-- start DATA SECTION --

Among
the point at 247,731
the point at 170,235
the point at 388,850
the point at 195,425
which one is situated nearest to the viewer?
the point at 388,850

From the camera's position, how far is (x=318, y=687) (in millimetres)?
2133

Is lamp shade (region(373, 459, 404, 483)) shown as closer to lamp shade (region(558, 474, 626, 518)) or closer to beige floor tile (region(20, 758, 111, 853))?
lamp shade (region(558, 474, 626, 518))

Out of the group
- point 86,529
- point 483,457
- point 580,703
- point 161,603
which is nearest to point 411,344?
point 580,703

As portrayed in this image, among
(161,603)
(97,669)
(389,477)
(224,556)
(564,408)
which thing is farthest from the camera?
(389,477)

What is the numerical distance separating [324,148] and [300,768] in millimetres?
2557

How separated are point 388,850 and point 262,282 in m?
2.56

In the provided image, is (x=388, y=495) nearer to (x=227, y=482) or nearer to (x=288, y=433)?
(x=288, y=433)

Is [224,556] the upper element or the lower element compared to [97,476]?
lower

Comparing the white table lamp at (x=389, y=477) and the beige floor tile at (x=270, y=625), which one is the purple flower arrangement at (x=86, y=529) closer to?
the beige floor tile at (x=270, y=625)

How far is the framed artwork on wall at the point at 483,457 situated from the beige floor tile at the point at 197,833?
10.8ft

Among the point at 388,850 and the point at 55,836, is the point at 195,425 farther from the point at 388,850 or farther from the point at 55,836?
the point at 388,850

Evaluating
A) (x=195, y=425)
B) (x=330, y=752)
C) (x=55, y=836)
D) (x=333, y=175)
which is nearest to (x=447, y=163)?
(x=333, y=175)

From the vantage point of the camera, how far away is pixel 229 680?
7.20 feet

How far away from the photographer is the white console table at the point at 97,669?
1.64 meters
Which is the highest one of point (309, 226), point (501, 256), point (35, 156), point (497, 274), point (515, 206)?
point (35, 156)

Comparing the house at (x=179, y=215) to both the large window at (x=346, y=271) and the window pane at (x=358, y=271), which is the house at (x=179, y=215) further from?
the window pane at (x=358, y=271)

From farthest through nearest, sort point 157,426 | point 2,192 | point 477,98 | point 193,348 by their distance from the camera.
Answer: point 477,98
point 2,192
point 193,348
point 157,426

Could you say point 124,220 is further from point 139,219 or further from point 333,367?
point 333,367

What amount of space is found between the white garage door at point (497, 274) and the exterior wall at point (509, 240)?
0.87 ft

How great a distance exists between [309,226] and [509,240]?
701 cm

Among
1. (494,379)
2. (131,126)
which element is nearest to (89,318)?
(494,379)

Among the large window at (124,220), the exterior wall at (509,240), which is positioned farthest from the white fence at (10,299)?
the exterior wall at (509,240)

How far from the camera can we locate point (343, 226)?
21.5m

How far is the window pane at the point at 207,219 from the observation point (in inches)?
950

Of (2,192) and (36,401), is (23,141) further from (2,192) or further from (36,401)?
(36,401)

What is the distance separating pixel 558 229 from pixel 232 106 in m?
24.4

-- end DATA SECTION --

## WRITTEN EXERCISE
Make an exact copy of the records.

## TASK RESULT
Among
the point at 247,731
the point at 170,235
the point at 388,850
the point at 195,425
which one is situated nearest to the viewer?
the point at 388,850

From the camera's position, how far is (x=318, y=687) (in millimetres)?
2133

Is lamp shade (region(373, 459, 404, 483)) shown as closer to lamp shade (region(558, 474, 626, 518)) or closer to beige floor tile (region(20, 758, 111, 853))?
lamp shade (region(558, 474, 626, 518))

Out of the group
- point 86,529
- point 483,457
- point 580,703
- point 161,603
which is nearest to point 411,344?
point 580,703

As portrayed in this image, among
(161,603)
(97,669)
(389,477)
(224,556)
(564,408)
which thing is farthest from the camera?
(389,477)

What is the numerical distance separating [324,148] and [300,768] in millimetres?
2557

How separated are point 388,850 and point 262,282 in m?
2.56

In the provided image, is (x=388, y=495) nearer to (x=227, y=482) or nearer to (x=288, y=433)?
(x=288, y=433)

Is [224,556] the upper element or the lower element compared to [97,476]?
lower

Comparing the white table lamp at (x=389, y=477) and the beige floor tile at (x=270, y=625), which one is the purple flower arrangement at (x=86, y=529) closer to?
the beige floor tile at (x=270, y=625)

How far is the framed artwork on wall at the point at 483,457 situated from the beige floor tile at the point at 197,833?
10.8ft

Among the point at 388,850 and the point at 55,836, is the point at 195,425 farther from the point at 388,850 or farther from the point at 55,836?
the point at 388,850

Evaluating
A) (x=195, y=425)
B) (x=330, y=752)
C) (x=55, y=836)
D) (x=333, y=175)
which is nearest to (x=447, y=163)?
(x=333, y=175)

From the vantage point of the camera, how far away is pixel 229 680?
7.20 feet

How far away from the photographer is the white console table at the point at 97,669?
1.64 meters
Which is the highest one of point (309, 226), point (501, 256), point (35, 156), point (497, 274), point (515, 206)?
point (35, 156)

Comparing the house at (x=179, y=215) to both the large window at (x=346, y=271) and the window pane at (x=358, y=271), which is the house at (x=179, y=215) further from?
the window pane at (x=358, y=271)

From farthest through nearest, sort point 157,426 | point 2,192 | point 477,98 | point 193,348 by their distance from the camera.
Answer: point 477,98
point 2,192
point 193,348
point 157,426

Could you say point 124,220 is further from point 139,219 or further from point 333,367?
point 333,367

What amount of space is found between the white garage door at point (497, 274) and the exterior wall at point (509, 240)?
0.87 ft

How great a distance exists between [309,226] and [509,240]?
701 cm

Among
1. (494,379)
2. (131,126)
which element is nearest to (89,318)?
(494,379)

Among the large window at (124,220), the exterior wall at (509,240), which is positioned farthest from the white fence at (10,299)?
the exterior wall at (509,240)

How far from the camera can we locate point (343, 226)?
21.5m

How far is the window pane at the point at 207,219 from the observation point (in inches)?
950

Of (2,192) and (36,401), is (23,141) further from (2,192) or further from (36,401)?
(36,401)

What is the distance separating pixel 558 229 from pixel 232 106 in m?
24.4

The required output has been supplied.